When the cert petition was filed in Ilagan v. Ungacta, No. 12-723 (cert. petition filed Dec. 7, 2012), we wrote that the case seemed like a good vehicle for the U.S. Supreme Court to revisit the pretext-in-eminent-domain issue it teased us with in Kelo, especially the part about the taking being part of a "comprehensive" eminent domain plan.
The facts of the case were egregious. The Guam Supreme Court's opinion reversed the trial court's conclusion that the taking was unconstitutional. The Guam Government refused to appeal, leaving only the benefitted private party arguing the taking was valid. The petition was well done and highlighted the lower court split in authority. When the respondent waived a reponse, the Court requested one. The petition was supported with an amici brief authored by lawprof Ilya Somin, a noted scholar on public use issues and joined by other legal scholars and property owner groups [disclosure: us included], and pointed out that the lower court split was genuine and deep.

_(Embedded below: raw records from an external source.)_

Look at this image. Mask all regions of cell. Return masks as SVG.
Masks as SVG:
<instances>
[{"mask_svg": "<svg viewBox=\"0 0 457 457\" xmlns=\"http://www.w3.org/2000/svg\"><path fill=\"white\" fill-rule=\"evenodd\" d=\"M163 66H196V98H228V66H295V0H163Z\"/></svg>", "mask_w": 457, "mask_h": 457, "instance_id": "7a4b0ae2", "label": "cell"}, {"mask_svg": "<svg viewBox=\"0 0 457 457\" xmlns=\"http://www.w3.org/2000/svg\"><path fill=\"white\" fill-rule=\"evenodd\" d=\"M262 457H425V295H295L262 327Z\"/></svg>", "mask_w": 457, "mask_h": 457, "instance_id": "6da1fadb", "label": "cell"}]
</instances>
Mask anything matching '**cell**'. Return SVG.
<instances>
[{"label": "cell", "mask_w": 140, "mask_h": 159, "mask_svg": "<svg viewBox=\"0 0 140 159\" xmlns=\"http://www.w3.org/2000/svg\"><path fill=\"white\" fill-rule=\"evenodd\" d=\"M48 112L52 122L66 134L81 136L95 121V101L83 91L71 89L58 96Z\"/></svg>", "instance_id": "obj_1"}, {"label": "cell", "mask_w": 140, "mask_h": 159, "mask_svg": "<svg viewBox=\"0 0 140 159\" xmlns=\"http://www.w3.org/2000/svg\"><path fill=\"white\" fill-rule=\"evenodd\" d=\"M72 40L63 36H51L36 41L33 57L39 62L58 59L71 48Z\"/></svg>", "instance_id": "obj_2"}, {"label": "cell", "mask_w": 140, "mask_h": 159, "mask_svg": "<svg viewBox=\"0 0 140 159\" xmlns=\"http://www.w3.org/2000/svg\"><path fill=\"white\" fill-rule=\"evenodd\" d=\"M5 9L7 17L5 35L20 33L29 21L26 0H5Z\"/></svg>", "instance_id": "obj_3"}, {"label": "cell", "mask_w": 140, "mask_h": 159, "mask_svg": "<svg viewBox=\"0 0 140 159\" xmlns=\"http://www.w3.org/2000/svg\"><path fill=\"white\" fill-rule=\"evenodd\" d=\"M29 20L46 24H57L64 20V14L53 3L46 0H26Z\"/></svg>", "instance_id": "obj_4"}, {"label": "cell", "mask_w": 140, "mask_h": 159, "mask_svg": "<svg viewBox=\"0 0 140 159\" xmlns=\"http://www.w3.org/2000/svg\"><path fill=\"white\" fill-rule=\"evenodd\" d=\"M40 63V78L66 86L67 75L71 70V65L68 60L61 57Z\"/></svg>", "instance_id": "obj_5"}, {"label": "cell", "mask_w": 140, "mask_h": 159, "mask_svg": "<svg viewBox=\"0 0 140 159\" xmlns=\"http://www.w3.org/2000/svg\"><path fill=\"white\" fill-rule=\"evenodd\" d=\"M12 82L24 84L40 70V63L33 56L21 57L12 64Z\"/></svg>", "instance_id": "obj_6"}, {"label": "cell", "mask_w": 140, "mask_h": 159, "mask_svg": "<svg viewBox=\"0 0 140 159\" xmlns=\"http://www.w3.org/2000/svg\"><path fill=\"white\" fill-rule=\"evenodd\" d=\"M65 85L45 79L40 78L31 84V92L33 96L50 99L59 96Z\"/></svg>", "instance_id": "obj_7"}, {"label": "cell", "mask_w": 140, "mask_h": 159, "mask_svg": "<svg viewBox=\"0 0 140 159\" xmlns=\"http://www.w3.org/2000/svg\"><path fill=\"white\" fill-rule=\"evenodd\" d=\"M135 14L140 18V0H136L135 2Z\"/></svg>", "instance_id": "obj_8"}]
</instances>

The big question we had was whether the Court wanted to revisit the issue.
Today, we got our answer. No, it doesn't (see p. 15).
Which leaves us to ask: if not these facts, which facts? If not this case, which one? All we're left concluding is that the Court's majority was so burned by the public's reaction to its opinion in Kelo that it may be a while before four of the Justices are willing to get anywhere near a Public Use case.